In fact, when I first started researching business success and failure patterns more than 25 years ago, my goal was to investigate what makes new products and new ventures succeed. Early on, I expanded my topic to the broader area of business success and failure patterns. I find that the patterns and knowledge can help distinguish between new ventures with strong success potential and those that are most likely to fail. Pursuing new ventures with strong potential mitigates risk, bringing it down from high to a more prudent level. This makes success so much more likely than it would be with bold, risky moves.

Today, prominent players in business and technology–like Google, for example—are also paying attention to knowledge and patterns. Although better known for search and for Android mobile phone systems, Google is also in the venture capital business, providing funding to new ventures. And, Google Ventures is finding that knowledge and data can guide decisions about which ventures are likely to succeed.

Google is known for using analytics to support decisions throughout its organization, not just in its new ventures unit–although the recently announced sale of the Motorola phone unit, which Google has owned for a fairly short time, has been raising questions about Google’s analysis/assessment of its decision to make that acquisition, and about whether the value of the patents Google acquired from Motorola could justify the decision.

Nonetheless, since Google is known for decision support analytics, it is not surprising that Google uses this kind of expertise to evaluate the success potential of new ventures. Doing so can help Google achieve a better track record for its venture investments. Patterns, knowledge and analytics can be very powerful in helping to understand what drives the success of new ventures, as well as to replicate that kind of success in future ventures.

According to an article in the January 13, 2014 issue of Fortune magazine titled “Where Google Ventures is Pinning Its Hopes” by Miguel Helft, Google uses “data scientists to help vet investments by analyzing scores of variables to detect what’s likely to work based on what’s worked before.” The Fortune article indicates that Google’s approach to new ventures seems to be doing well, since “only a handful of its portfolio companies have been shuttered” and “more than 20 of its companies have gone public or been sold.” The article mentions one of Google’s ventures that sold for about a billion dollars.

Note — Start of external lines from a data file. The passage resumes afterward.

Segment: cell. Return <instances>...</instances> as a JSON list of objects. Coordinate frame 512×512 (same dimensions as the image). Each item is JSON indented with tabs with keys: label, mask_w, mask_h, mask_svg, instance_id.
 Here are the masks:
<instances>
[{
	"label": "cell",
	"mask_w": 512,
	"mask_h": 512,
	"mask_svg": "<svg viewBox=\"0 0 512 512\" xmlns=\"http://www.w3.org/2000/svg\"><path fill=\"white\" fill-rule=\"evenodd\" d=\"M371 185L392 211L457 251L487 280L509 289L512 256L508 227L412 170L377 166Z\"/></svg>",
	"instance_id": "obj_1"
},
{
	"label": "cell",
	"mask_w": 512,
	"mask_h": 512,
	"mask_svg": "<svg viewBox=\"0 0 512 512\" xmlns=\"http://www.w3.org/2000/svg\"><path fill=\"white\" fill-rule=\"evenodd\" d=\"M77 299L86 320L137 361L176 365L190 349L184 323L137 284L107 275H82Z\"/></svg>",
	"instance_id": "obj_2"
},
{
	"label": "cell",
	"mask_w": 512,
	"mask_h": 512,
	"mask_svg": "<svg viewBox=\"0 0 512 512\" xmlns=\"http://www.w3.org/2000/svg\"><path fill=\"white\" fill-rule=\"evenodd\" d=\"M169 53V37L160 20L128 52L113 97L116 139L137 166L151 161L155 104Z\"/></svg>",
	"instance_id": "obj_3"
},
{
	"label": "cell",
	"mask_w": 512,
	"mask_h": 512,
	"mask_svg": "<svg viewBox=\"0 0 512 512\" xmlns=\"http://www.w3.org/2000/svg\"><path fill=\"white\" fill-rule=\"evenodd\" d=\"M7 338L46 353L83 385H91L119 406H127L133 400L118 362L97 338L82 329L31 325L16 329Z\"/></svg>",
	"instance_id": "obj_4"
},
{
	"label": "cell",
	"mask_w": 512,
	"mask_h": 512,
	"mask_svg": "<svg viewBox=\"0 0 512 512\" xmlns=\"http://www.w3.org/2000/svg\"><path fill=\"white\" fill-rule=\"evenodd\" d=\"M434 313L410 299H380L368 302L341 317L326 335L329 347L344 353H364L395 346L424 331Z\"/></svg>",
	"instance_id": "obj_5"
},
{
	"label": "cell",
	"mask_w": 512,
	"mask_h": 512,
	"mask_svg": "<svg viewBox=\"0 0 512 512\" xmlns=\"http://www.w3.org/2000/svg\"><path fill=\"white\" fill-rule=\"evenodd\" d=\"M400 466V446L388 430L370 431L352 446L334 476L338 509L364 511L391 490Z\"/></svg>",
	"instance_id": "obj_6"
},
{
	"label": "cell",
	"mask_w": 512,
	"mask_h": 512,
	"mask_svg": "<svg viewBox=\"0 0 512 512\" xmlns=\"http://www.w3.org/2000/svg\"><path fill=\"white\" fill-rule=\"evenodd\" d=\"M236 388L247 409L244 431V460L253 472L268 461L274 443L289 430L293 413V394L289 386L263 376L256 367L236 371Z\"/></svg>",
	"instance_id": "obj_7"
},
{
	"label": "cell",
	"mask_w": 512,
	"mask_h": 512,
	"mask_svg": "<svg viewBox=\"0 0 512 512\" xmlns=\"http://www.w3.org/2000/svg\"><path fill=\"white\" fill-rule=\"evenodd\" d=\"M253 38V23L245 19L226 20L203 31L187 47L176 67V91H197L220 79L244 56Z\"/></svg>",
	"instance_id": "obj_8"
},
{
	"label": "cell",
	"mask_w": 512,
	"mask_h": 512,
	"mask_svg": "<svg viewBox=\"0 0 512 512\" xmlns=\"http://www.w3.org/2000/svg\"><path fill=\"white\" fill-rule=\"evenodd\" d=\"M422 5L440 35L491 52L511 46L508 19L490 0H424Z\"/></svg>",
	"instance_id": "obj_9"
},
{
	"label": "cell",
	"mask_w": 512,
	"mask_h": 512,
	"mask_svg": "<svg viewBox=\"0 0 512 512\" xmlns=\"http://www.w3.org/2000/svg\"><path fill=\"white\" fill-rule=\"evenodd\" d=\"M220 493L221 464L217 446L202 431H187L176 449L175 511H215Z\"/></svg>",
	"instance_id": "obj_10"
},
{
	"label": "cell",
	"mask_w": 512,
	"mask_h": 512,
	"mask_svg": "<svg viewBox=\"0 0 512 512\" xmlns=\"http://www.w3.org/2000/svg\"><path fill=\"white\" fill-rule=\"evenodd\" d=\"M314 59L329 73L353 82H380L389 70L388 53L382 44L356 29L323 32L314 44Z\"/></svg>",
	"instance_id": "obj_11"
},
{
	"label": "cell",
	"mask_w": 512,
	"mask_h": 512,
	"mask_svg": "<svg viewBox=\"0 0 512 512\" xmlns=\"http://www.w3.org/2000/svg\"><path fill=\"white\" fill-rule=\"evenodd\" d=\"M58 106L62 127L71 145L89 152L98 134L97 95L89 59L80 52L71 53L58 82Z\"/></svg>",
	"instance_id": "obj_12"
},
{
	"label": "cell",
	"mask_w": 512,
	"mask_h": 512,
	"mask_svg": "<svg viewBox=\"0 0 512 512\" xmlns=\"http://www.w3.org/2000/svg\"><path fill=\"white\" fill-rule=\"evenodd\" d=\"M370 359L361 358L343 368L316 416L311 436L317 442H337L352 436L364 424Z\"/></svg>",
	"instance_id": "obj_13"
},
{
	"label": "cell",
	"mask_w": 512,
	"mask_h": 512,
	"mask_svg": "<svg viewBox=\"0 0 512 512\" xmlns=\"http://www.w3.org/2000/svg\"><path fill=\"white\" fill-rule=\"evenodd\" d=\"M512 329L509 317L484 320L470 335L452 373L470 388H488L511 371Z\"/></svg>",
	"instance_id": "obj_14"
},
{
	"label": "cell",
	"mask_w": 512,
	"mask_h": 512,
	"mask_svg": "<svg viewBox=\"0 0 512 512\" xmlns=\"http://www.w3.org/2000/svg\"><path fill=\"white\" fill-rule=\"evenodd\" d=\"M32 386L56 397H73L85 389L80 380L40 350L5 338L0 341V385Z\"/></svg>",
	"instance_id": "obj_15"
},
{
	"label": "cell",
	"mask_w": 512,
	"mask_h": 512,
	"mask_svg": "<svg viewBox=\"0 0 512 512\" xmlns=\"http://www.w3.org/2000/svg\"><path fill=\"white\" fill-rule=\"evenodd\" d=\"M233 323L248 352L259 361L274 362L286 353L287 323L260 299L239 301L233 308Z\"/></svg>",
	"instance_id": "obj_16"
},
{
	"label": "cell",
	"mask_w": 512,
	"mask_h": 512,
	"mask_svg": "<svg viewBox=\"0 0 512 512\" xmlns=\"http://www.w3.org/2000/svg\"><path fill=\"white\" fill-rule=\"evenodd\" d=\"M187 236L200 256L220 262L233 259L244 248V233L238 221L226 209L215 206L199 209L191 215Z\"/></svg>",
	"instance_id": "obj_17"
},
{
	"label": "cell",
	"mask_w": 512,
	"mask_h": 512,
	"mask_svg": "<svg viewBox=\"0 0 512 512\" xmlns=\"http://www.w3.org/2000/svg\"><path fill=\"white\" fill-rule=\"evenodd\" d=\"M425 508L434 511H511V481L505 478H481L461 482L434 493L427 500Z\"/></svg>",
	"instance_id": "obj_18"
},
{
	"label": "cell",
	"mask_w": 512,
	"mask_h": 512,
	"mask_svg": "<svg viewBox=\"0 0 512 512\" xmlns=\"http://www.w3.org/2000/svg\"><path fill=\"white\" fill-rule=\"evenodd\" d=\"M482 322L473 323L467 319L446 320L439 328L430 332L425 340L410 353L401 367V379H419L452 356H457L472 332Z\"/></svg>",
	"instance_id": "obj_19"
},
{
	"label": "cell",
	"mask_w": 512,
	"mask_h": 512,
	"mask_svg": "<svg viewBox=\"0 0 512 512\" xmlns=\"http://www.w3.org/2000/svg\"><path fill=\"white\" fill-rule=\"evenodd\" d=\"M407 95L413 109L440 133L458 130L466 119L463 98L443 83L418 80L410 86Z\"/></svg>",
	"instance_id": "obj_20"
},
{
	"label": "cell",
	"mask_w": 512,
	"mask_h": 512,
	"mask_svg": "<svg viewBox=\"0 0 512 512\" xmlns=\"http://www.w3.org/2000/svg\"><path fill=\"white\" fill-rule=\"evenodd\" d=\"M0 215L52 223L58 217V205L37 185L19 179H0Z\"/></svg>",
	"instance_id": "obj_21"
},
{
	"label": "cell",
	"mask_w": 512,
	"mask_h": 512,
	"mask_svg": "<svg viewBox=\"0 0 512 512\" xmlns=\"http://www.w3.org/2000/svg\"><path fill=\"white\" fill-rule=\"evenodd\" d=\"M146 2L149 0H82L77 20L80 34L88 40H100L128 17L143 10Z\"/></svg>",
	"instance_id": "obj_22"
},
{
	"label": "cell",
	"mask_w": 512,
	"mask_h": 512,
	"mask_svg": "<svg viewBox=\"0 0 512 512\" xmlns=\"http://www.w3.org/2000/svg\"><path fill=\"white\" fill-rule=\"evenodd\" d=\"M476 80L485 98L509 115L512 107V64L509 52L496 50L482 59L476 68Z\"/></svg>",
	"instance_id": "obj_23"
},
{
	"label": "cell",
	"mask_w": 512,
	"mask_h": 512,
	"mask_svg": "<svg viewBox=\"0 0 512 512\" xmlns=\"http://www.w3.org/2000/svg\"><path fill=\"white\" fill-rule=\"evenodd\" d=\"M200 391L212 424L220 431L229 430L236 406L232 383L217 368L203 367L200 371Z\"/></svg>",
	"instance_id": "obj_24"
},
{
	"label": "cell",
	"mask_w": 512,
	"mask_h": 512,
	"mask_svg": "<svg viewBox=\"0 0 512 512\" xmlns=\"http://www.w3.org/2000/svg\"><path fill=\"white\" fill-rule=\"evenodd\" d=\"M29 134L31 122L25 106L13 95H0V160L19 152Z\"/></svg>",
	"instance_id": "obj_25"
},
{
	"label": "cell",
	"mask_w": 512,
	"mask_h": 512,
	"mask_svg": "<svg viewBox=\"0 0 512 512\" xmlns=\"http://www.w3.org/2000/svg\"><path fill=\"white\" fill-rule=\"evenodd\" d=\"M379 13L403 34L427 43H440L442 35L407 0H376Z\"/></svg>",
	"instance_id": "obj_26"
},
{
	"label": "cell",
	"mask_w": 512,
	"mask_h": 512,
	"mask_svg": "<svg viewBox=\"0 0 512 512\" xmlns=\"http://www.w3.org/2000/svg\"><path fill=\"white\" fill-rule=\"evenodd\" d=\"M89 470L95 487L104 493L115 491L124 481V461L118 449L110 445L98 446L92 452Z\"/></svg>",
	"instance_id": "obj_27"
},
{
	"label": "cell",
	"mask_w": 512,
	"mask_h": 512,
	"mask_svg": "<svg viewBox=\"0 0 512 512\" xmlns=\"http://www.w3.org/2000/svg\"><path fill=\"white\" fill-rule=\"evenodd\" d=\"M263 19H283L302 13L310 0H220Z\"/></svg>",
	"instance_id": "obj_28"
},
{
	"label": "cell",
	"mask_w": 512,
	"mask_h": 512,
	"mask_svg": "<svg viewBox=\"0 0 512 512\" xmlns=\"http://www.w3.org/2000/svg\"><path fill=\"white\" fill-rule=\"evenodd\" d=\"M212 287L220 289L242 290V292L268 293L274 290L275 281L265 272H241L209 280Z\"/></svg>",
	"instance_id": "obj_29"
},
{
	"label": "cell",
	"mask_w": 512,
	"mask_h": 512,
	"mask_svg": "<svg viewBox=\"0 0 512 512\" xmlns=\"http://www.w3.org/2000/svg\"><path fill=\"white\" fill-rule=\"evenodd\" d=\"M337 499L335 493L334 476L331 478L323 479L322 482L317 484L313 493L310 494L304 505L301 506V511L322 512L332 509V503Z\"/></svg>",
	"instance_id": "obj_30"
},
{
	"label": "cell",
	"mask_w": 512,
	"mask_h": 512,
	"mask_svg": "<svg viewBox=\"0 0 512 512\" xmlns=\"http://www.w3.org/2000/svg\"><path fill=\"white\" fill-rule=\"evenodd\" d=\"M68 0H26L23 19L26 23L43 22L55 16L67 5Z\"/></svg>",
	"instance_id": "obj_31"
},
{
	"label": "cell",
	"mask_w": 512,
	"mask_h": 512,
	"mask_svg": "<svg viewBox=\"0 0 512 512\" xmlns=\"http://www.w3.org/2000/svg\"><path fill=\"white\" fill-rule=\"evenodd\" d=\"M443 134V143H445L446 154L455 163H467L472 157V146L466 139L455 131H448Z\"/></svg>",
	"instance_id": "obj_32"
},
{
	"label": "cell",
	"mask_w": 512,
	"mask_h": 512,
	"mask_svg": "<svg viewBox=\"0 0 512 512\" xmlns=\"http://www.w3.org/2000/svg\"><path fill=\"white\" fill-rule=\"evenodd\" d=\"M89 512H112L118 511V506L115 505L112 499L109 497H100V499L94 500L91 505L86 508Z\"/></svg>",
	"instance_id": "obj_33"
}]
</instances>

Although the Fortune article reports that Google apparently has a team of data scientists developing sophisticated models of new venture success, as I see it, even a somewhat less technical study of what works and what does not can add knowledge that helps gauge which ventures might be successful. In fact, I find that sometimes a less quantitative, more explanatory approach can have huge benefits when trying to understand specific circumstances that might affect the outlook for a particular business. This entails thinking through, analyzing, and evaluating what might work and why, not merely accepting conventional wisdom about what is thought to work.

And, apparently Google also recognizes the importance of not over relying on the data. According to a Fast Company article “Google’s Creative Destruction” by Farhad Manjoo (described online as: a version of this article appeared in the May 2012 issue of Fast Company magazine), Joe Kraus, a partner in Google Ventures, says “they use data as a decision assist tool, rather than a decision making one.” The Fast Company article also explains that Google Ventures examines and asks questions about what drives the success of a start-up, reads academic research related to new ventures, and uses the models developed by data scientists—all to determine what works.

So, for reduced risks and greater success with new ventures, pay attention to patterns and knowledge. Although not a magic bullet that always guarantees spectacular success, patterns can be extremely powerful for evaluating what is likely to succeed and what is not. They can move a business forward on the path to success. They can help investors choose new ventures with strong potential. And, they can do so without always encountering the high failure rate that is common with new ventures.